Priming could also play another role in why people are reporting more dreams recently, the dream experts say. The amount of discussion surrounding dreams has increased. Hearing  friends discuss their dream, or even reading an article like this one, could prime people to remember their dreams. 

“If you make a dream diary and you write ‘Dream Journal’ on it and put it beside your bed, you would not believe how that primes people to remember,” Coolidge explained. “So if you have people telling you about a dream, more like a nightmare about the virus or about death, it’s not surprising that you tell somebody and they will start paying more attention.”

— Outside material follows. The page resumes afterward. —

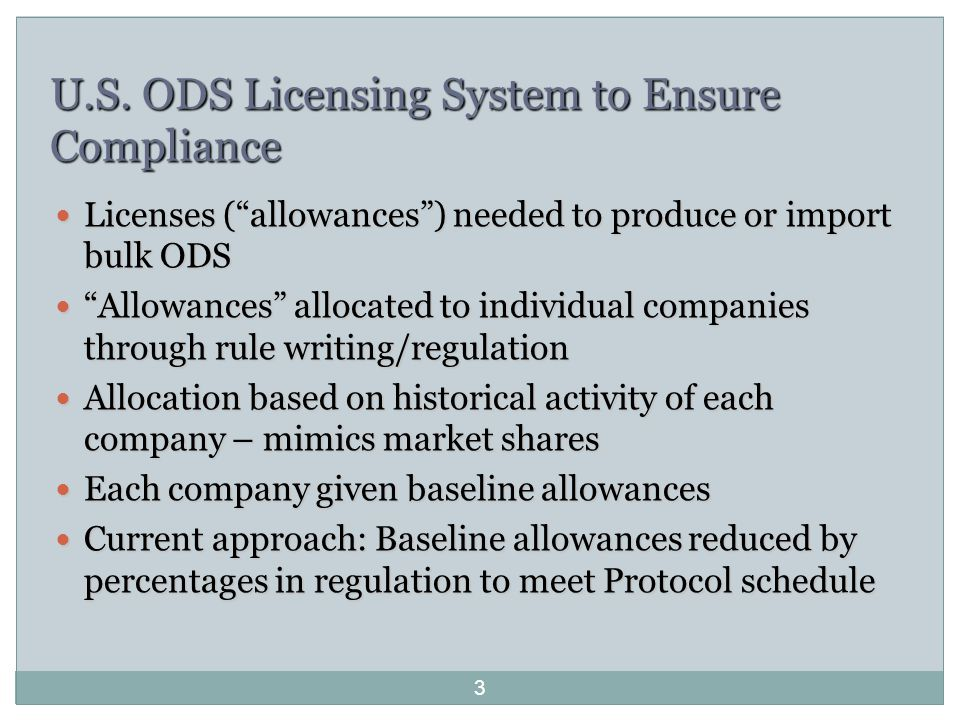 """U.S. ODS Licensing System to Ensure Compliance Licenses (""""allowances"""") needed to produce or import bulk ODS Licenses (""""allowances"""") needed to produce"""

Cutler pays attention to dreams. In her private practice, she says she has noticed some patterns in the dreams New Yorkers remember. Many dreams have touched on how COVID-19 has impacted the dreamer personally, she said.   

“So it might be, for someone sheltering-in-place, being completely alone or out of touch with people, in their lives,” she said. “Or, it could be what Freud calls wish fulfillment. In other words, they are actually meeting people that they would like to be with in their dreams. It can cut either way.”

Erin Gravley, the creator of “I Dream of COVID,” a website where people from all over the world post dreams they believe to be COVID-19 related, said she has noticed some patterns in the dream submissions from New York City. Many dreams featured elevators, grocery stores, and dreams of surgery, according to Gravley. 

“A few of the dreams that came out of New York City were very specific to what’s happening in the city,” she wrote in an email. “For example, one dream involved the dreamer watching a video of two women that had been murdered. The dreamer stated that no one was helping, but everyone was cheering and clapping in the background. When I read that dream, I immediately thought of the nightly applause that happens in the city.”

Even though Gravley and Cutler have noticed some similarities between dreams, they mean different things to each dreamer, according to Coolidge.

“Are our dreams random? Heck no. Can they be interpreted? Heck yes,” he said. “If I dream about a key and a lock and a prisoner in jail dreams of a key and a lock, it’s not going to mean the same thing. It cannot mean the same thing.”